I thought I lost her once, he pleaded. And I was without her for four months. But then we found each other again. Am I to lose her again so quickly?

For days, he simply wasted away in his room. There was nothing for him to do- if he did go to school (which he was already dead set against) it would only bring up awkward questions about Cosette's missed attendance. So Mags pulled him out at the same time as when she announced Cosette's move.

Another week passed, and their supposed wedding date flew by. He was still in the twenty-first century. Days continued to pass until he no longer cared how many of them passed, because he'd been without Cosette for much too long anyway. In his depression, he constantly heard their argument being replayed in his mind, as if on some kind of recording. He heard their hateful words shouted back and forth continuously throughout the day, and they just made him sicker and sicker.

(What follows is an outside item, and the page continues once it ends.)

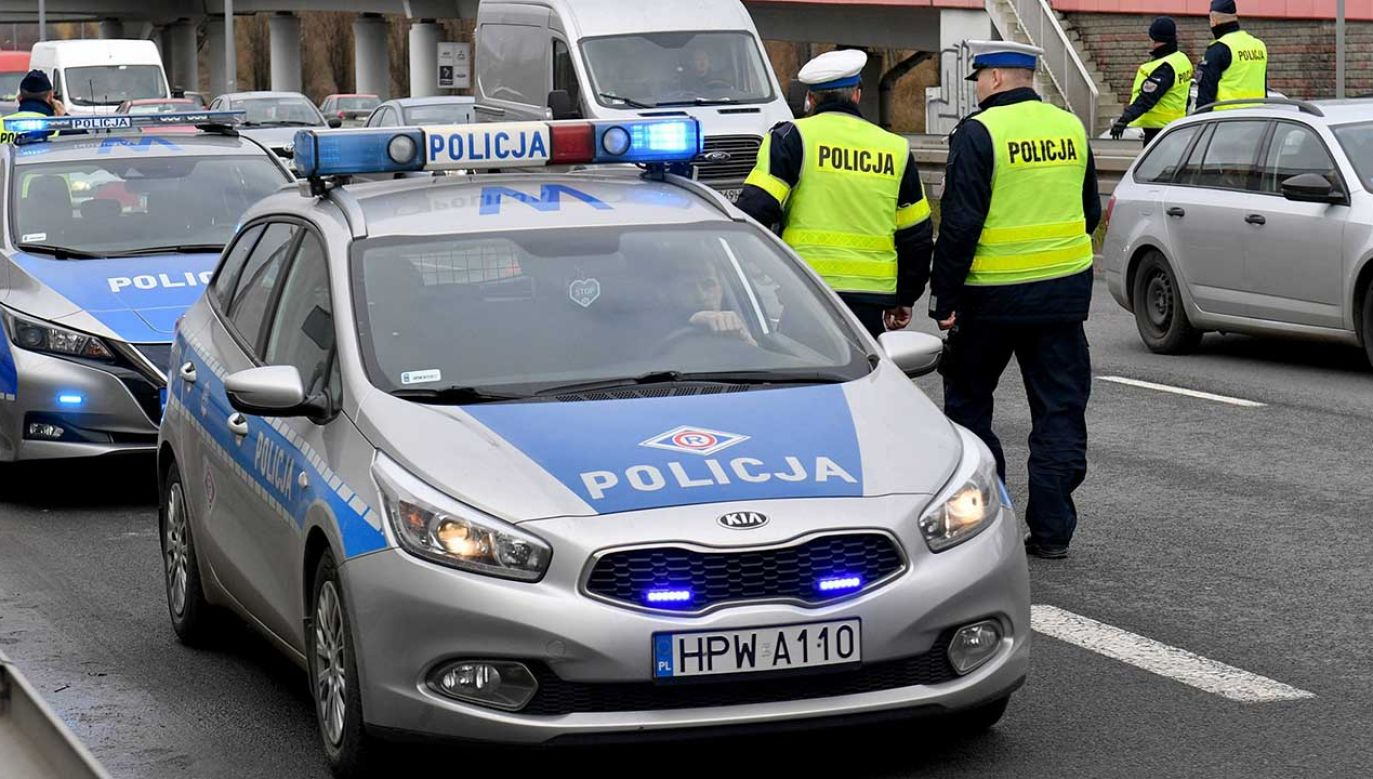 Reakcja szefa MSWiA na ataki na policję (fot. arch. PAP/Marcin Bielecki)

I never got to right my wrongs, he thought in agony. She never knew that I didn't mean what I said!

Come mid-March, when he'd been without her for weeks, he fell onto his knees, and prayed to God like he'd never prayed before, because he knew he could not stand to take another day. It wasn't enough that they were apart, was it? But being apart in different centuries, with him stuck in a foreign one... it was worse than simple separation. He seemed to be stuck somewhere alien, with no one around.

Monsieur Gillenormond had promised that, should Marius show up, he would let Cosette know. She waited all day on the 23rd, and then again on the 24th, but he did not come. Despair soaked through her being, and she knew he was not coming back. Tears pricked into her eyes, knowing that she would probably never see him again. She hated to question her faith, but she couldn't help demanding that God show her a reason for doing this. She hoped Marius was still with Mags, and not with the Egyptians somewhere.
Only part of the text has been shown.